Yo creo que nadie  dice que no las compres, simplemente que te informes, hay gente que dice que hacen ruido, las mias no, tampoco creo que podamos compararlas con cartas, son seres vivos y necesitan sus cuidados, aunque son pocos y no hace falta tener mucho tiempo, a los dos dias puedes tenerlas en la mano y en cuatro ya las puedes hacer volar de una mano a otra, al menos es mi caso y no tenia ni idea. Luego depende de donde vivas, solo tienes que tener presente que dejan plumon, el sitio que necesitan, etc, por eso te digo que te informes y lo tipico, cambiarles el agua cada dia, etc....
Si compras una cazuela para tortolas puedes empezar a trabajar con ellas en dos dias, y si compras el libro de Cimo con tiempo y ganas puedes hacer cosas muy guapas, no creo que fuera nuestra intencion desilusionarte, asi que adelante.

Un saludo

Ademas, quien dijo que la magia era facil :Confused:

----------


## Jeff

> ... tampoco creo que podamos compararlas con cartas, son seres vivos...


A lo mejor me explique mal, no las comparo con cartas, sino a que realizar magia con cartas es mas complicado que realizar magia con tortolas.
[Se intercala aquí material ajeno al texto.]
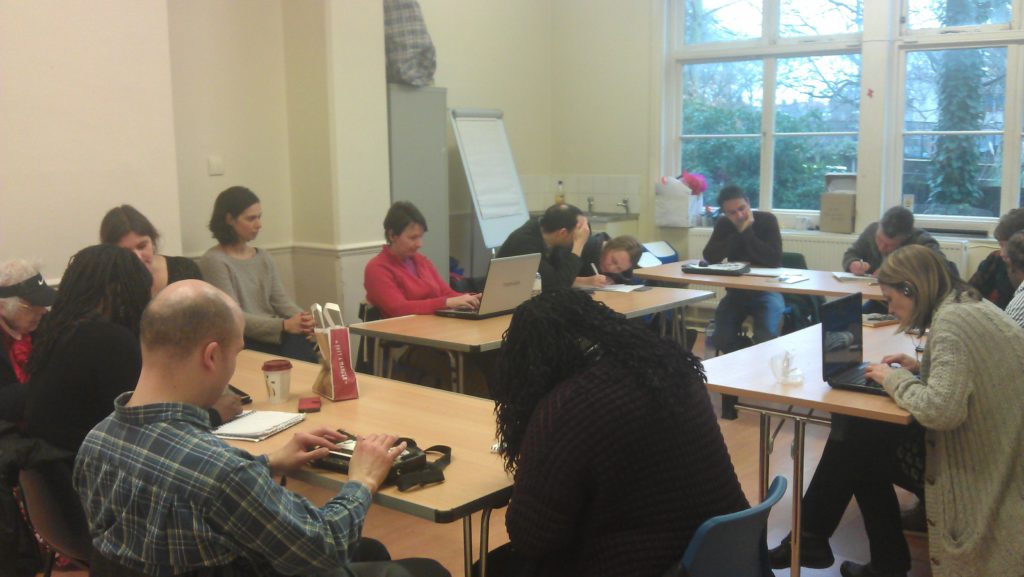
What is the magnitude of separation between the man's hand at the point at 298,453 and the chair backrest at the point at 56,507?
586 mm

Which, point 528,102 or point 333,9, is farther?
point 528,102

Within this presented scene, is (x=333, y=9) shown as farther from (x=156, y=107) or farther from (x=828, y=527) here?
(x=828, y=527)

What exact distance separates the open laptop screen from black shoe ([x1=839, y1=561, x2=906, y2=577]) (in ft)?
2.15

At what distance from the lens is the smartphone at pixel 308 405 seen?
262cm

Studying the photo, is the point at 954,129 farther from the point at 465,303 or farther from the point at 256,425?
the point at 256,425

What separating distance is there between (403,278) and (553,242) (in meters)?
0.91

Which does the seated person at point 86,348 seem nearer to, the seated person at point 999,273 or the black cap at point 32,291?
the black cap at point 32,291

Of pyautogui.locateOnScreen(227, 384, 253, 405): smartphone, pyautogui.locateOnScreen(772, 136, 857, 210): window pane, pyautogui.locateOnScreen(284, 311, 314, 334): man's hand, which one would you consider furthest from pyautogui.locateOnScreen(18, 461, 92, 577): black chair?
pyautogui.locateOnScreen(772, 136, 857, 210): window pane

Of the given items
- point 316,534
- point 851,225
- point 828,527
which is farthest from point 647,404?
point 851,225

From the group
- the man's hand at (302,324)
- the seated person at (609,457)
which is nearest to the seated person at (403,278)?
the man's hand at (302,324)

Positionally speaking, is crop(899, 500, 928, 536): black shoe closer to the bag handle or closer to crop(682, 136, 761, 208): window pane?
the bag handle

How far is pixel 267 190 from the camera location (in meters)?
5.81

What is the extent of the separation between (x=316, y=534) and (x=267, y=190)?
4480mm

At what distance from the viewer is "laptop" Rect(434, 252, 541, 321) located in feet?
13.5
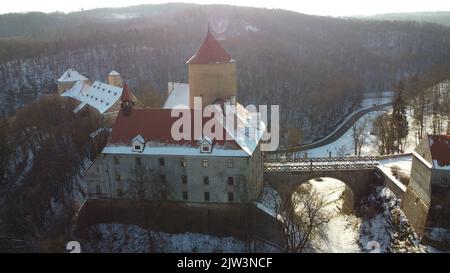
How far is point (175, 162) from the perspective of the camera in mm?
33031

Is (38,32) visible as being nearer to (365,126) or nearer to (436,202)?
(365,126)

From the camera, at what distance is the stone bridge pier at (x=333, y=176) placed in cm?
3728

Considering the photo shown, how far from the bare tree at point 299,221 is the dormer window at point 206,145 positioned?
7.37 metres

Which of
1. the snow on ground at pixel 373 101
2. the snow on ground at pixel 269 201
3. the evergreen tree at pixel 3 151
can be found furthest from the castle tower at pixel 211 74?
the snow on ground at pixel 373 101

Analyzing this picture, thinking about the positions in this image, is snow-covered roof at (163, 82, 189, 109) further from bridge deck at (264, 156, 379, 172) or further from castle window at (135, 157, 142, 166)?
castle window at (135, 157, 142, 166)

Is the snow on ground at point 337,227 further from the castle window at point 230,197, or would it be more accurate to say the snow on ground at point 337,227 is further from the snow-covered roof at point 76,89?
the snow-covered roof at point 76,89

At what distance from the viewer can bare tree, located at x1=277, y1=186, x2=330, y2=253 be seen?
29.4 m

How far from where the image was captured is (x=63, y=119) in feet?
170

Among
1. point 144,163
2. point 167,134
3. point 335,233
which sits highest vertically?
point 167,134

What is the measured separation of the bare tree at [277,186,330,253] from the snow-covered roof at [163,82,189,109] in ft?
51.0

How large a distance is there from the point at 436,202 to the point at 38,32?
168 metres

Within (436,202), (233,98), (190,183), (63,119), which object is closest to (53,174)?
(63,119)

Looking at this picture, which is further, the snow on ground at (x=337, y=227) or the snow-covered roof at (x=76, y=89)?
the snow-covered roof at (x=76, y=89)

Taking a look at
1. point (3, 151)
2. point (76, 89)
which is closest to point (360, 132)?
point (76, 89)
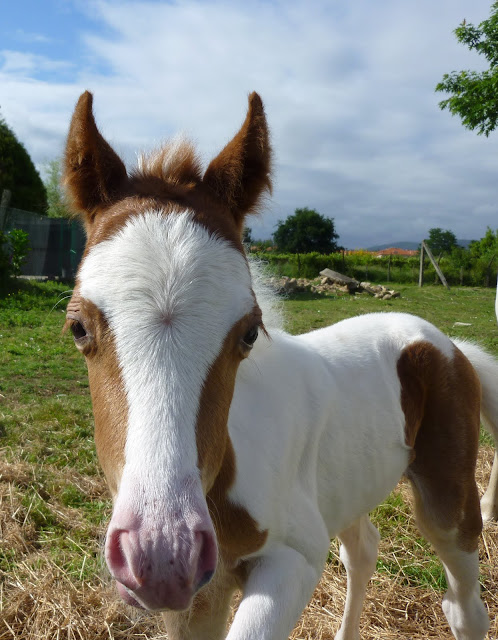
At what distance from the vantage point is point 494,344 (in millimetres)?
9656

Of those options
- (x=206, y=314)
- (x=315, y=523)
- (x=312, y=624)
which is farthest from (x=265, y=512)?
(x=312, y=624)

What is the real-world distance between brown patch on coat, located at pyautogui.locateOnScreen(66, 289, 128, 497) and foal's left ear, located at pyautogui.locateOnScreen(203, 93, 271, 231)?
0.64 meters

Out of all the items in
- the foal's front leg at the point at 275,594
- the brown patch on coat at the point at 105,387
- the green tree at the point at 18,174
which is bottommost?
the foal's front leg at the point at 275,594

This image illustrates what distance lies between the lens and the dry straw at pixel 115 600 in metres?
2.66

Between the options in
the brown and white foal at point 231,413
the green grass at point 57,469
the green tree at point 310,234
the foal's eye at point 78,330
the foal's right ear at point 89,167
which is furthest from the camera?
the green tree at point 310,234

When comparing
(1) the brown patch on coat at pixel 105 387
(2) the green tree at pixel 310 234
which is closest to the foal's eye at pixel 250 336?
(1) the brown patch on coat at pixel 105 387

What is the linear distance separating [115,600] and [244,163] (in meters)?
2.21

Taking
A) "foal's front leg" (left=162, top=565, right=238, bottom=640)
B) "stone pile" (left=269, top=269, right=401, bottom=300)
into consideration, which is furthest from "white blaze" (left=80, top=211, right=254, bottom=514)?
"stone pile" (left=269, top=269, right=401, bottom=300)

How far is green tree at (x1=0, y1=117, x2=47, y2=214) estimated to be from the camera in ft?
54.1

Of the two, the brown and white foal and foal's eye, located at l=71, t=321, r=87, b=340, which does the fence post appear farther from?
foal's eye, located at l=71, t=321, r=87, b=340

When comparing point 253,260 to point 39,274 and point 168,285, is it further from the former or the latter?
point 39,274

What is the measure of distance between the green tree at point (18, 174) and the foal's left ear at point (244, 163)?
51.7 ft

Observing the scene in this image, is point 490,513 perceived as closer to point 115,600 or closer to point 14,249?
point 115,600

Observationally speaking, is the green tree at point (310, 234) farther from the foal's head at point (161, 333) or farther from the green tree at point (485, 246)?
the foal's head at point (161, 333)
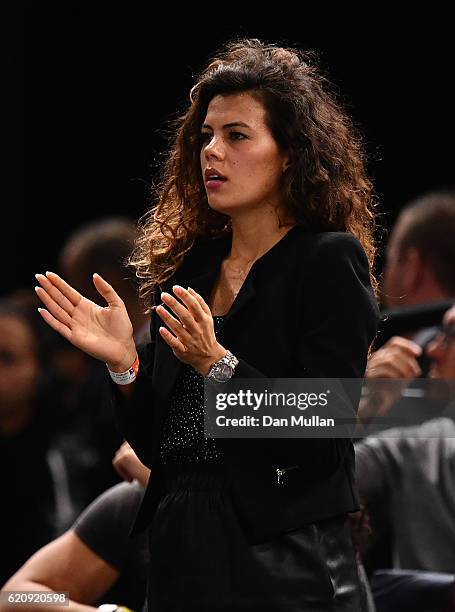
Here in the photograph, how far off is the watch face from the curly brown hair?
0.32 meters

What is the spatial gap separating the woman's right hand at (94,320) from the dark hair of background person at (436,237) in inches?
68.9

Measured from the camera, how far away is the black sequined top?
5.80ft

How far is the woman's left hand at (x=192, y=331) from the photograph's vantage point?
1.62 metres

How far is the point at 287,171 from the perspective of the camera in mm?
1856

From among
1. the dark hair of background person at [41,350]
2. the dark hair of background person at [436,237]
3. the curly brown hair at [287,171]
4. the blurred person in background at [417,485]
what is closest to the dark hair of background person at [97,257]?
the dark hair of background person at [41,350]

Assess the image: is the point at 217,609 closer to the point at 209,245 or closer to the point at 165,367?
the point at 165,367

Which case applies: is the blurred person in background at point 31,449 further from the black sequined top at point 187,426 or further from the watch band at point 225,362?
the watch band at point 225,362

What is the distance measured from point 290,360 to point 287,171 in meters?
0.32

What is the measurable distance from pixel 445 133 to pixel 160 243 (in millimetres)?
2431

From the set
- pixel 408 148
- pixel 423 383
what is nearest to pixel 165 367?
pixel 423 383

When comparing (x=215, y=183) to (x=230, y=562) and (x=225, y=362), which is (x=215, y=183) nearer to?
(x=225, y=362)

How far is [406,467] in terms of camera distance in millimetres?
2625

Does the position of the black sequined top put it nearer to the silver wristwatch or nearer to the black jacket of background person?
the black jacket of background person

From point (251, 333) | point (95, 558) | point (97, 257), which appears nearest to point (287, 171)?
point (251, 333)
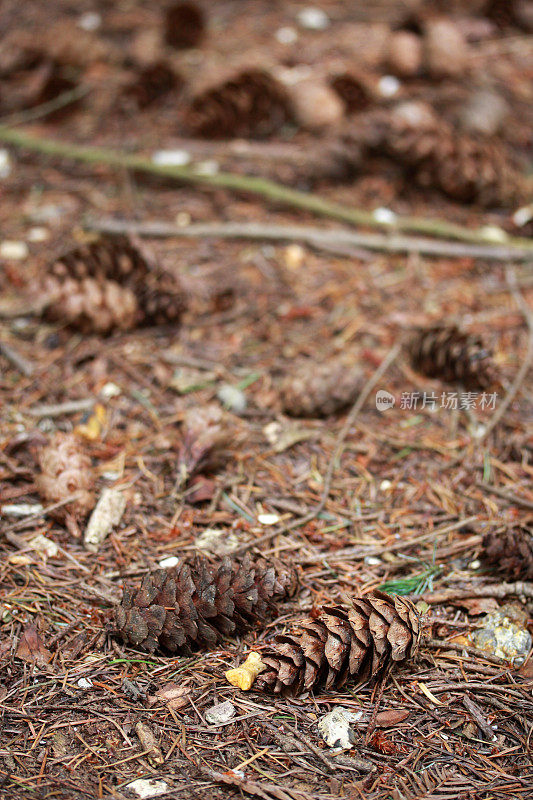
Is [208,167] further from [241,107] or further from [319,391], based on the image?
[319,391]

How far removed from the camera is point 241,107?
125 inches

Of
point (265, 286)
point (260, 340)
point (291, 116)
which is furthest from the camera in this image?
point (291, 116)

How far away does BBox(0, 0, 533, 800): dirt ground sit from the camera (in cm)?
114

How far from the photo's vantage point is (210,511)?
164cm

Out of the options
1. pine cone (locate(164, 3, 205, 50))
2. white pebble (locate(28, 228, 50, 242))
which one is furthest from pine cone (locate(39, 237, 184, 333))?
pine cone (locate(164, 3, 205, 50))

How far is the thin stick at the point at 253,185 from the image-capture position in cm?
274

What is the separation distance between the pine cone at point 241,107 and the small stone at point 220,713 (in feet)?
9.13

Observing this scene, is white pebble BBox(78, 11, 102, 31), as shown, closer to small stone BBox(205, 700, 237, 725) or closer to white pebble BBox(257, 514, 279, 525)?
white pebble BBox(257, 514, 279, 525)

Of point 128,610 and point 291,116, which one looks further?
point 291,116

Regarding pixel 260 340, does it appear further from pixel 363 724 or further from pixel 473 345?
pixel 363 724

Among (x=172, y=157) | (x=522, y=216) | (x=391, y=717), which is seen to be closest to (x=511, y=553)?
(x=391, y=717)

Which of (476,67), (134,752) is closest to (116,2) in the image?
(476,67)

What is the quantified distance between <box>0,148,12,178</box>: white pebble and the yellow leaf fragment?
2.62m

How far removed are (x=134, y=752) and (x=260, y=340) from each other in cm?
145
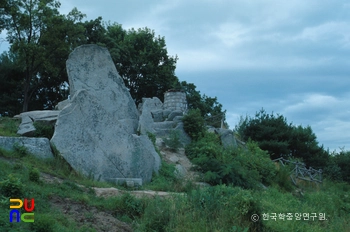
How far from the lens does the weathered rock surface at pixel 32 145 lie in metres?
9.89

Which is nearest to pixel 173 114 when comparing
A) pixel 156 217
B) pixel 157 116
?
pixel 157 116

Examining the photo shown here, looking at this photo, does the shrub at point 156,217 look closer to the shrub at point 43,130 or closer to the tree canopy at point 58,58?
the shrub at point 43,130

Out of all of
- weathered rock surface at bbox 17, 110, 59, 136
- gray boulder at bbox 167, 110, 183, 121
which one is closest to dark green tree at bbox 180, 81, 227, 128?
gray boulder at bbox 167, 110, 183, 121

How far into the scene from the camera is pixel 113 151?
10.8m

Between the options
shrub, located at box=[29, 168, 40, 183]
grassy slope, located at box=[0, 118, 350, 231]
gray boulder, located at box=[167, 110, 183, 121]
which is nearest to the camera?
grassy slope, located at box=[0, 118, 350, 231]

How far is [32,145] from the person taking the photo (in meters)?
10.1

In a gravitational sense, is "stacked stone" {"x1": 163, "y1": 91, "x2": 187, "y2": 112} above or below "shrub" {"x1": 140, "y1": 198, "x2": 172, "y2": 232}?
above

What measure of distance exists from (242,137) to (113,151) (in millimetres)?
17676

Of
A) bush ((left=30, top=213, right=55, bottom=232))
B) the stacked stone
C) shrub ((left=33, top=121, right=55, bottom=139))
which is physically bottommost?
bush ((left=30, top=213, right=55, bottom=232))

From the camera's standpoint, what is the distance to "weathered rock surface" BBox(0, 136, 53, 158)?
9.89 metres
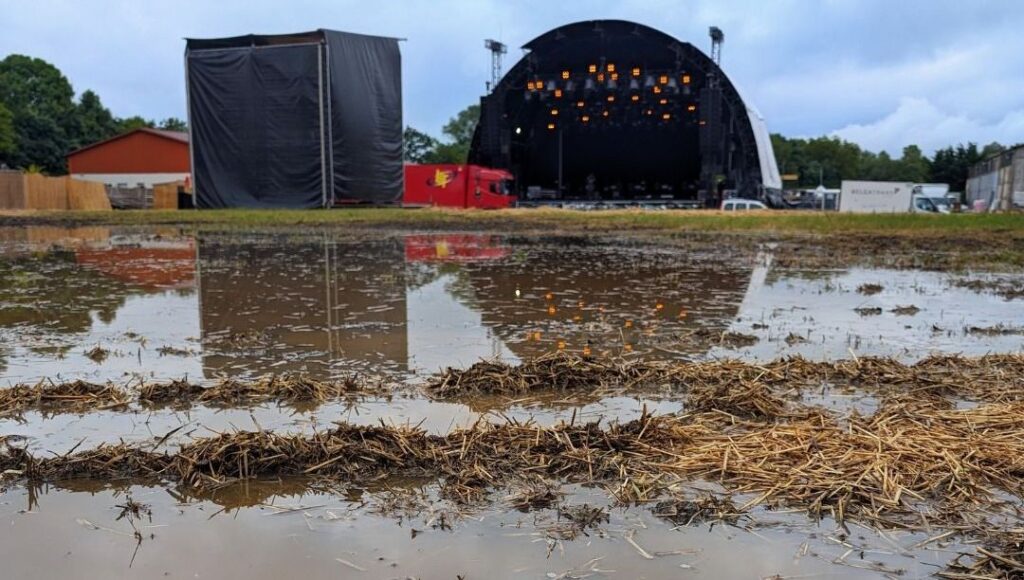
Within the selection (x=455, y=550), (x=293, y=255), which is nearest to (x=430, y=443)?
(x=455, y=550)

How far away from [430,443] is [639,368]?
1.88 m

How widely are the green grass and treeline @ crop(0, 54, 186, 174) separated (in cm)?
3183

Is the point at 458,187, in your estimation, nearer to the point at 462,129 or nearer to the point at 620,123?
the point at 620,123

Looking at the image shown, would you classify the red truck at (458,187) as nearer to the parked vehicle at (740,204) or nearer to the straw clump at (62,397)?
the parked vehicle at (740,204)

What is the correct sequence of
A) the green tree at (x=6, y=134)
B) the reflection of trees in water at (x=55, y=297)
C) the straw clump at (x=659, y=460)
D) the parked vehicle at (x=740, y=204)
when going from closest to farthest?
the straw clump at (x=659, y=460) → the reflection of trees in water at (x=55, y=297) → the parked vehicle at (x=740, y=204) → the green tree at (x=6, y=134)

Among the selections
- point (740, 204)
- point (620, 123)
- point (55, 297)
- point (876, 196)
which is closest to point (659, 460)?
point (55, 297)

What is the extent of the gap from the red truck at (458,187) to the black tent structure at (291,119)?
141 inches

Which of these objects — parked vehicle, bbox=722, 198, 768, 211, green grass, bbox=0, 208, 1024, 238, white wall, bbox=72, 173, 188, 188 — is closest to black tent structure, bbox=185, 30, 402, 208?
green grass, bbox=0, 208, 1024, 238

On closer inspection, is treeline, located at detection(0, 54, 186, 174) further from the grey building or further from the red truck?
the grey building

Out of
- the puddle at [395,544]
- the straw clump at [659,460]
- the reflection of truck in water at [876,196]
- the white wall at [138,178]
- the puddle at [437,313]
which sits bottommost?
the puddle at [395,544]

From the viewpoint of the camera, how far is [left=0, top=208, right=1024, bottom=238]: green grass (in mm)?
19016

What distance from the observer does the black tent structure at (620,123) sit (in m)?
34.1

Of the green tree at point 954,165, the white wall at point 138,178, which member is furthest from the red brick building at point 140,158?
the green tree at point 954,165

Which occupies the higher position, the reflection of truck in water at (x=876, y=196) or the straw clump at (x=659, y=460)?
the reflection of truck in water at (x=876, y=196)
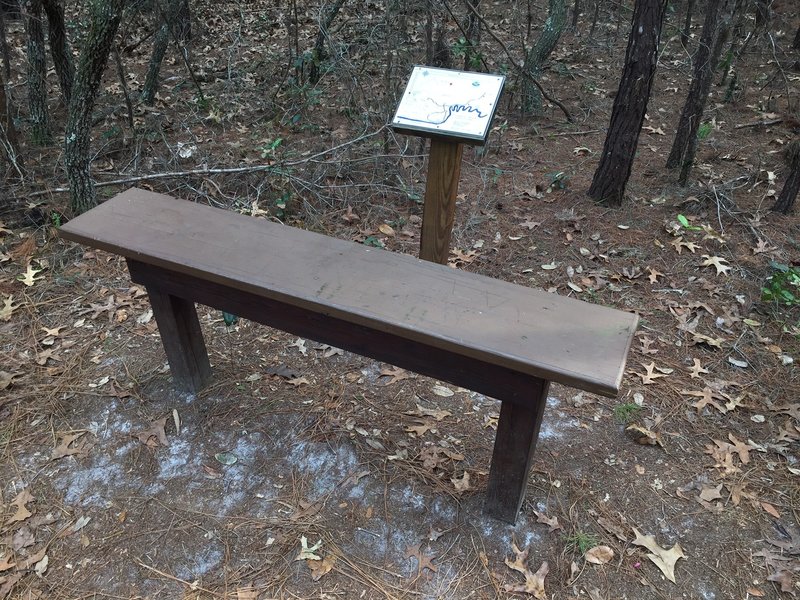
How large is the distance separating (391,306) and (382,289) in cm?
12

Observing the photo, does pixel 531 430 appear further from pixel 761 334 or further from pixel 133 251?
pixel 761 334

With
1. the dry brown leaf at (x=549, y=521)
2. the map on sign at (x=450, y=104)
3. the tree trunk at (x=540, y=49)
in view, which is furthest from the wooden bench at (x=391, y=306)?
the tree trunk at (x=540, y=49)

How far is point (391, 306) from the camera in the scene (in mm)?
1847

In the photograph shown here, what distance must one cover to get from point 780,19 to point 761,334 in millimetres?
7782

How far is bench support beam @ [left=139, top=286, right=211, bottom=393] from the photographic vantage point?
8.07 ft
Claro que son seres vivos (salvo que utilices tortolas tipo Nielsen!).

Sin embargo discrepo un poco con eso que en 2 dias tienes la cazuela montada. Podrias  hacerlas aparecer, pero si no le dedicas mas que 2 dias con la cazuela, lo mas seguro es que apenas cuando habras la tapa, una de ellas o todas (si trabajas con muchas) se te vayan volando. La magia con tortolas es mas facil que con cartas, pero no tanto.   :Wink:  

Se debe recordar algo sobre la magia con tortolas. Por mas simple que sea el efecto (mecanico, sencillez etc...), la tortola no estara comoda en su espacio donde estara almacenada hasta su produccion. Requiere tiempo para que ella se acostumbre a ello, sobre todo al ruido y movimiento brusco para su aparicion (con los cambio de luz y temperatura que involucra). Y la regla de oro es que uses la misma tortola para el mismo truco, nunca cambiar de truco, salvo que dejes de realizar el primero. Asi se acostumbra a una sola "orden" y estado de facil asimilacion para ella.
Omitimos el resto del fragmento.